----- Study material

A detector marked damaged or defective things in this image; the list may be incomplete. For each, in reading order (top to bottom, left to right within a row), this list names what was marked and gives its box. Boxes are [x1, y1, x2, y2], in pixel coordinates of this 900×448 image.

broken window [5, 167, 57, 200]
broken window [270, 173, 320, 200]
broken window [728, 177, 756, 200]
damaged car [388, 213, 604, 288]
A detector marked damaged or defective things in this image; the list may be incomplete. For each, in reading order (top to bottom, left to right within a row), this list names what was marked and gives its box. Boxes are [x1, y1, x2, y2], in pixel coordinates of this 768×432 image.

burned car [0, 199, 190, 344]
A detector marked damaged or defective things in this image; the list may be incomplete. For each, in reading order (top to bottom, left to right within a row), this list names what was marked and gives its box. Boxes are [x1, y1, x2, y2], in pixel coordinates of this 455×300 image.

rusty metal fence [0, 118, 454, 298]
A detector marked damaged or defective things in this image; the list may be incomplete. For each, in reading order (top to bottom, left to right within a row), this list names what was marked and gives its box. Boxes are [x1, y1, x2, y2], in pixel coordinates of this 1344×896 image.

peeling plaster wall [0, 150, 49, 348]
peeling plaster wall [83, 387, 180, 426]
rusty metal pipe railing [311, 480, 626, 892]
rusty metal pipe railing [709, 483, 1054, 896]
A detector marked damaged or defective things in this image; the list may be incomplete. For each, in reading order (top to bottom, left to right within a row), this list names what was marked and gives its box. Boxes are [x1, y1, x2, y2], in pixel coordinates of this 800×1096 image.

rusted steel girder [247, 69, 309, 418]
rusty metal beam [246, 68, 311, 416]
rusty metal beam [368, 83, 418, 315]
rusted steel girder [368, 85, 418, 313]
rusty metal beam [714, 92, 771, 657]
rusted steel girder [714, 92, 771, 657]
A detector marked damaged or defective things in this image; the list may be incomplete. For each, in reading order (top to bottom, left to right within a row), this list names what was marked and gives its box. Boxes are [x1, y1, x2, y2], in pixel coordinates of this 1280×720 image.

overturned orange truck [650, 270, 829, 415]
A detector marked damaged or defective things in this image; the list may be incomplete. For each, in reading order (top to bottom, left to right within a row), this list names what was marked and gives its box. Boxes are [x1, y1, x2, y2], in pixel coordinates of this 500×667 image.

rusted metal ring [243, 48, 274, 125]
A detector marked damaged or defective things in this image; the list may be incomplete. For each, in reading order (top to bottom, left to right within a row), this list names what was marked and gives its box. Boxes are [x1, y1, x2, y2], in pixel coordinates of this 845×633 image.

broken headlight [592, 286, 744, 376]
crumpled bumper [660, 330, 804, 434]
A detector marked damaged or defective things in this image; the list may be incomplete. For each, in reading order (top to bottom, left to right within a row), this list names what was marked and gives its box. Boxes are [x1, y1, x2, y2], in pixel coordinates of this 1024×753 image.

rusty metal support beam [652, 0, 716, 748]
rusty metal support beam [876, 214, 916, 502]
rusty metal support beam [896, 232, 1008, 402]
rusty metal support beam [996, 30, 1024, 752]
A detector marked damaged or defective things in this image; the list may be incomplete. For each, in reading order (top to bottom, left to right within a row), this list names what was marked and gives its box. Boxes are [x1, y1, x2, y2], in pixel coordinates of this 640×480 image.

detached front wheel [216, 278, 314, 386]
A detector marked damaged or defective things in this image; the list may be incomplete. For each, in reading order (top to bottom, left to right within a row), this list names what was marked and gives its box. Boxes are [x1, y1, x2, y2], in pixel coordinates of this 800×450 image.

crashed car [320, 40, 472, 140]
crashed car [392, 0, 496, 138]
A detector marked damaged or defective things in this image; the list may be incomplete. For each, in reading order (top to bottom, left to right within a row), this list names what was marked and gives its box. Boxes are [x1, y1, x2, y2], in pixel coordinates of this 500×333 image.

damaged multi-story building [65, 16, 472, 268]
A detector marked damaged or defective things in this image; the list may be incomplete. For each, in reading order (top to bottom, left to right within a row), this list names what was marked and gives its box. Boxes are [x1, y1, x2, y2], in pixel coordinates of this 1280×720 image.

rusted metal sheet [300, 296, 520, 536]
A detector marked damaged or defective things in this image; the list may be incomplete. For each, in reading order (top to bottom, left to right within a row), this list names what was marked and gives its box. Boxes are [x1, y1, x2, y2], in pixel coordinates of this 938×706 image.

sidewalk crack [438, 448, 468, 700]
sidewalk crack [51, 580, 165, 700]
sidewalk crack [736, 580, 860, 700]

----------

In the answer, each line of the data must appear exactly as written.

A detector marked damaged or defective things in this image; the list may be incomplete. For each, in reading order (top to bottom, left to right within a row), this list names what was marked and gives its box. Boxes are [x1, y1, x2, y2], in pixel coordinates of this 900×448 image.

broken window [5, 167, 57, 200]
broken window [270, 173, 320, 200]
broken window [728, 177, 756, 200]
damaged car [388, 213, 604, 288]
A detector marked damaged or defective things in this image; the list may be incomplete. For each, in reading order (top to bottom, left to right within a row), this list names what was marked and gives its box. Boxes are [x1, y1, x2, y2], in pixel coordinates of this 768×432 image.

burned car [0, 199, 190, 344]
A detector marked damaged or defective things in this image; the list may be incomplete. For each, in reading order (top to bottom, left to right within a row), this list names what was marked and gives its box. Boxes are [x1, y1, x2, y2], in pixel coordinates of this 455×300 image.

rusty metal fence [0, 118, 454, 298]
A detector marked damaged or defective things in this image; the list may be incomplete. For each, in reading order (top to bottom, left to right within a row), this list names what was marked and gives its box. Boxes are [x1, y1, x2, y2], in pixel coordinates of this 1344×896 image.

peeling plaster wall [0, 150, 49, 348]
peeling plaster wall [83, 387, 180, 426]
rusty metal pipe railing [311, 480, 626, 892]
rusty metal pipe railing [709, 483, 1054, 896]
A detector marked damaged or defective things in this image; the list may be incomplete. For each, in reading order (top to bottom, left to right within a row), this list names what was marked and gives its box. Boxes are [x1, y1, x2, y2], in pixel coordinates of this 800×1096 image.

rusted steel girder [247, 69, 309, 418]
rusty metal beam [246, 68, 311, 416]
rusty metal beam [368, 83, 418, 315]
rusted steel girder [368, 85, 418, 313]
rusty metal beam [714, 92, 771, 657]
rusted steel girder [714, 92, 771, 657]
A detector marked damaged or defective things in this image; the list may be incomplete. For each, in reading order (top to bottom, left to right within a row), this list names what was marked and gives its box. Boxes are [x1, y1, x2, y2], in pixel coordinates of this 1280×720 image.

overturned orange truck [650, 270, 829, 415]
A detector marked damaged or defective things in this image; the list may be incomplete. For each, in reading order (top to bottom, left to right within a row), this list names what was marked and gives its box. Boxes are [x1, y1, x2, y2], in pixel coordinates of this 500×667 image.

rusted metal ring [243, 48, 274, 125]
A detector marked damaged or defective things in this image; the list may be incomplete. For each, in reading order (top to bottom, left to right within a row), this list names what was marked and gives its box. Boxes are [x1, y1, x2, y2], in pixel coordinates of this 845×633 image.

broken headlight [592, 286, 744, 376]
crumpled bumper [660, 330, 804, 434]
A detector marked damaged or defective things in this image; the list may be incomplete. For each, in reading order (top to bottom, left to right within a row), this list names what was marked and gives its box. Boxes are [x1, y1, x2, y2], in pixel coordinates of this 1024×753 image.

rusty metal support beam [652, 0, 716, 748]
rusty metal support beam [876, 214, 916, 502]
rusty metal support beam [896, 232, 1008, 402]
rusty metal support beam [996, 30, 1024, 752]
A detector marked damaged or defective things in this image; the list may be incomplete. For each, in reading order (top to bottom, left to right within a row), this list names what was marked and gives its box. Boxes are [x1, y1, x2, y2], in pixel coordinates of this 640×480 image.

detached front wheel [216, 278, 314, 386]
A detector marked damaged or defective things in this image; the list may be incomplete. For each, in reading order (top to bottom, left to right within a row), this list names what was marked and gives its box. Boxes are [x1, y1, x2, y2], in pixel coordinates of this 800×450 image.

crashed car [320, 40, 472, 140]
crashed car [392, 0, 496, 138]
A detector marked damaged or defective things in this image; the list may be incomplete. For each, in reading order (top to bottom, left to right within a row), this list names what was marked and gives its box. Boxes are [x1, y1, x2, y2], in pixel coordinates of this 500×333 image.

damaged multi-story building [65, 16, 472, 268]
A detector marked damaged or defective things in this image; the list may be incomplete. For each, in reading order (top to bottom, left to right within a row), this list names what was marked and gives its box. Boxes are [x1, y1, x2, y2], in pixel coordinates of this 1280×720 image.

rusted metal sheet [300, 296, 520, 536]
A detector marked damaged or defective things in this image; the list may be incomplete. For each, in reading order (top to bottom, left to right within a row), this list names what was marked and gives its box. Boxes are [x1, y1, x2, y2], in pixel coordinates of this 938×706 image.

sidewalk crack [438, 448, 468, 700]
sidewalk crack [51, 580, 165, 700]
sidewalk crack [736, 580, 860, 700]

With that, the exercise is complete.